Proteine in der Pole Position
Myxococcus xanthus ist ein räuberisches Bakterium der oberen Bodenschichten, das bei ausreichendem Nahrungsangebot in Kolonien, sogenannten Biofilmen, lebt. Innerhalb der Kolonie bewegen sich die einzelnen Zellen gleitend fort. Diese Art der Fortbewegung steht im Zentrum faszinierender sozialer Interaktionen: Schwarmbildung, Annäherung an Nahrung, oder auch, im Falle von Nahrungsmangel, der Bildung sporenhaltiger Fruchtkörper. Seine spezielle Lebensweise macht M. xanthus zu einem genialen Modellorganismus, um zu erforschen, wie sich Bakterien an wechselnde Umweltbedingungen anpassen. Doch wie funktioniert diese Fortbewegung auf molekularer Ebene?
Die Arbeitsgruppe von Lotte Søgaard-Andersen am Max-Planck-Institut in Marburg möchte verstehen, wie M. xanthusauf Nahrungsmangel durch Bildung sporenhaltiger Fruchtkörper reagiert. Die Fähigkeit zur gleitenden Bewegung ist für M. xanthus zur Nahrungssuche und Fruchtkörperbildung essentiell. Die stäbchenförmigen Bakterien besitzen zwei Systeme zur Fortbewegung: ein Typ IV Pili-abhängiges System und ein System, das ihnen Gleitfähigkeit und damit auch unter wasserarmen Bedingungen Mobilität verleiht. Diese beiden Fortbewegungsmechanismen sind polar organisiert und bilden sich nur am vorderen Zellpol aus. Wenn M. xanthus die Bewegungsrichtung ändert, bauen sich die beiden Systeme ab und werden am neuen vorderen Zellpol wieder errichtet.

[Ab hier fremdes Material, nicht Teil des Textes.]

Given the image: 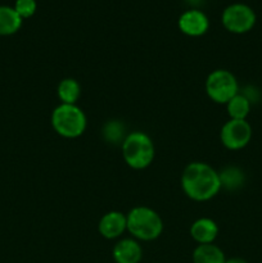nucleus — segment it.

Dr. Dobromir Szadkowski aus der Søgaard-Andersen-Gruppe beschäftigt sich mit der Frage, wie die Lokalisation und der Aufbau der Fortbewegungssysteme am vorderen Zellpol ablaufen. „Zu Beginn unserer Forschungen wussten wir, dass mindestens drei Proteine an dieser Regulation beteiligt sein mussten. MgIA ist eine kleine Ras-ähnliche GTPase, die in ihrer GTP-gebundenen Form die Bewegung auslöst. Das zweite, MgIB, ist ein GTPase-aktivierendes Protein (GAP). Auch war bekannt, dass das Protein RomR wichtig für die polare Lokalisation von MgIA-GTP ist. MgIA-GTP ist am vorderen Zellpol lokalisiert, MglB und RomR hingegen sind asymmetrisch an beiden Zellpolen lokalisiert, finden sich aber vor allem am hinteren Zellpol, “ erklärt Dr. Szadkowski.
Ausgangspunkt dieser neuen Arbeiten war die Beobachtung, dass kleine GTPasen in Eukaryonten nicht nur auf ein GAP zur effizienten GTP Hydrolyzse angewiesen sind, sondern auch auf einen Guanin Nucleotide Austauschfaktor (GEF), der GDP effizient in GTP umwandelt. Dr. Szadkowski ergänzt: “Wir machten uns auf die Suche nach einem GEF für MglA, und fanden ein Protein, dass wir nun als RomX bezeichnen.“ Wie erwartet, ist RomX für die Gleitfähigkeit essentiell. Auch fanden die Forscher, dass RomX in den Zellpolen lokalisiert ist und diese Lokalisation wiederum von der RomR-Aktivität abhängt. Und mehr als das: der RomR/RomX Komplex besitzt GEF Aktivität und steuert die polare Lokalisation von MgIA-GTP.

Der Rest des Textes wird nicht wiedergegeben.